Number of kids hospitalized from COVID-19 on the rise in Michigan, health officials say

by User Not Found on Jan 5, 2022, 21:26 PM

(WXYZ) — Across the country, the number of kids hospitalized for COVID-19 has quadrupled in the last month.

In Michigan, 96 kids are currently hospitalized with COVID-19. That's more kids hospitalized than that at any point since the start of the pandemic.

Local doctors are saying that these are the consequences of the Omicron variant.

The Centers for Disease Control and Prevention data shows that the Omicron variant is 3 times more infectious than Delta. And while most children won't get seriously sick if they get infected, for kids with compromised immune systems, the virus could be deadly.

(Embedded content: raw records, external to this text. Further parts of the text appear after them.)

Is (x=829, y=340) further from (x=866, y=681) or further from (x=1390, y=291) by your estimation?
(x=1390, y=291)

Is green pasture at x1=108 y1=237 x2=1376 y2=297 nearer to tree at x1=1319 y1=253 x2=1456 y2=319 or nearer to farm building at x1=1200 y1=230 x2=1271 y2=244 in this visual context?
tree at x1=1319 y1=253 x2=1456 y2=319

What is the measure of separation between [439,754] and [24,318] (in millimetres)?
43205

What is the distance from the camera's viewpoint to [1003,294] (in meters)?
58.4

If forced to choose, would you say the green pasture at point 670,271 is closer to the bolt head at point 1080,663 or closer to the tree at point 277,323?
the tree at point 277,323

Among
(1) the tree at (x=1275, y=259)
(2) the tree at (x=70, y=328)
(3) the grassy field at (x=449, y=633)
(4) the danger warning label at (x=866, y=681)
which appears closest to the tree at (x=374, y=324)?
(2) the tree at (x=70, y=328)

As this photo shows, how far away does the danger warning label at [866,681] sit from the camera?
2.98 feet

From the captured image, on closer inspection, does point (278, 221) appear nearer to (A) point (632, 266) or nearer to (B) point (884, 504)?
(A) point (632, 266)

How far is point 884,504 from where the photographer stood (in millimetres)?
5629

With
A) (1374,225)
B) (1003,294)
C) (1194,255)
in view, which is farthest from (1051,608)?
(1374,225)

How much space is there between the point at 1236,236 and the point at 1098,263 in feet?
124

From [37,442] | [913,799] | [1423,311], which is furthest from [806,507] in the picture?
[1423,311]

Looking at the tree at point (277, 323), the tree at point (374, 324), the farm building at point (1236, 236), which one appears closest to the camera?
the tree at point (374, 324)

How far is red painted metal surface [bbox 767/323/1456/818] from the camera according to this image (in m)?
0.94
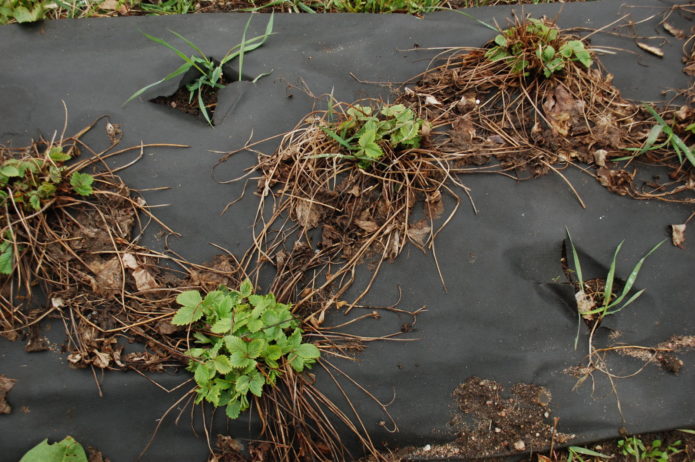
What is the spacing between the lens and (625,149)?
2125mm

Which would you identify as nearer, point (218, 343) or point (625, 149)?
point (218, 343)

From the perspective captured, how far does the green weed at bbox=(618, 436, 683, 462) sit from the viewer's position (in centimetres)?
189

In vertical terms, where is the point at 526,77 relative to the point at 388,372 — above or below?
above

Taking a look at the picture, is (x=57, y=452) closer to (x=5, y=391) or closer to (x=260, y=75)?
(x=5, y=391)

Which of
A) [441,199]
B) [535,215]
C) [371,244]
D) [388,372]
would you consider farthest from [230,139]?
[535,215]

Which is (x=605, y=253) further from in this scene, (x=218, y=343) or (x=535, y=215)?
(x=218, y=343)

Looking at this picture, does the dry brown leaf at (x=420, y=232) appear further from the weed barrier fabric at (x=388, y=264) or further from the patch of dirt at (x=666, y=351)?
the patch of dirt at (x=666, y=351)

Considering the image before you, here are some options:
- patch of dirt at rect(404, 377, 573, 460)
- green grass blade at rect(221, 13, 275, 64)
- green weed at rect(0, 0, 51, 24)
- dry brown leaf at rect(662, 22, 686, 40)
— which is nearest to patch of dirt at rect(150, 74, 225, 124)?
green grass blade at rect(221, 13, 275, 64)

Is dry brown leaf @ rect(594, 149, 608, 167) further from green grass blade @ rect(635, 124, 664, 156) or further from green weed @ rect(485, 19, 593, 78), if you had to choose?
green weed @ rect(485, 19, 593, 78)

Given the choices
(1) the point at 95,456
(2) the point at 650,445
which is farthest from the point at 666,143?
(1) the point at 95,456

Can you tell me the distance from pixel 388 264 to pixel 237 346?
2.23ft

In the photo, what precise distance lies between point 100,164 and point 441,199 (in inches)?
58.0

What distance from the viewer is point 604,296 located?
1.97m

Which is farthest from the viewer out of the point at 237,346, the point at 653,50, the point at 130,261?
the point at 653,50
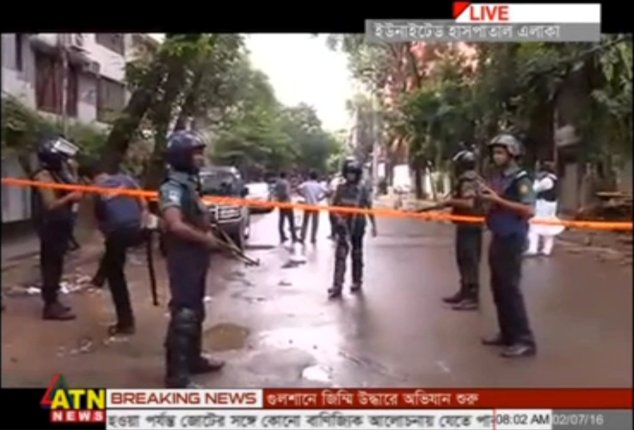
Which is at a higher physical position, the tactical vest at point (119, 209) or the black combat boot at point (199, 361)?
the tactical vest at point (119, 209)

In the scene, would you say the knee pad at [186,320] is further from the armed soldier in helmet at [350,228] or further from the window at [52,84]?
the window at [52,84]

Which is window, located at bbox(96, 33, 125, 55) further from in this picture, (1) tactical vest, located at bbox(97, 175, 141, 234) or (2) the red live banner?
(2) the red live banner

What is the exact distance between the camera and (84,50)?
2.05 m

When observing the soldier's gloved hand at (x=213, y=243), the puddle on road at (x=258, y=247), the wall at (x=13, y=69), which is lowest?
the puddle on road at (x=258, y=247)

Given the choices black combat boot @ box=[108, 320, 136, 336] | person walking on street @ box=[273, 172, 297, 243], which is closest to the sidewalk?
person walking on street @ box=[273, 172, 297, 243]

"I think we as a society have let our guard down a bit," Dr. Rudolph Valentini with the Detroit Medical Center said.

According to Dr. Valentini, COVID fatigued Americans are letting up on a battle that isn't over.

Nearly half a million new infections are being reported in the United States every day, but the number of kids getting sick has doctors sounding alarms.

"Hospitalizations are 2 to 3 folds higher than they've ever been," Dr. Rudolph Valentini said.

325 thousand kids tested positive for COVID last week.

According to the American Academy of Pediatrics, that's a 64% jump in infections compared to the previous week.

Here in Michigan 96 children with COVID were sick enough to be admitted to the hospital.

But to put the data into perspective, only 2 percent of pediatric COVID cases require that level of medical intervention.

"Again most children are not going to need to come into the hospital, but there are kids who have chronic lung disease, people with asthma, people with cystic fibrosis, lots of different medical conditions that make them a little more fragile. When you add a COVID infection on top of their medical problems they wind up coming into the hospital," Dr. Valentini said.

Data from the CDC shows about 1,045 children under 18 have died from COVID-19. It is an unlikely scenario but Valentini says parents should always err on the side of caution.

"Vaccinate all those around the children who are eligible to be vaccinated," he said. "Nowadays if you are 5 and up you can be vaccinated, so those who are under 5 they are vulnerable. You have to protect them."

Valentini says these safety measures will also help keep kids in the classroom.

But if they aren't feeling well, "you gotta keep them home. And if there is anyone around them that is sick really try to keep your distance so you can keep these kids safe."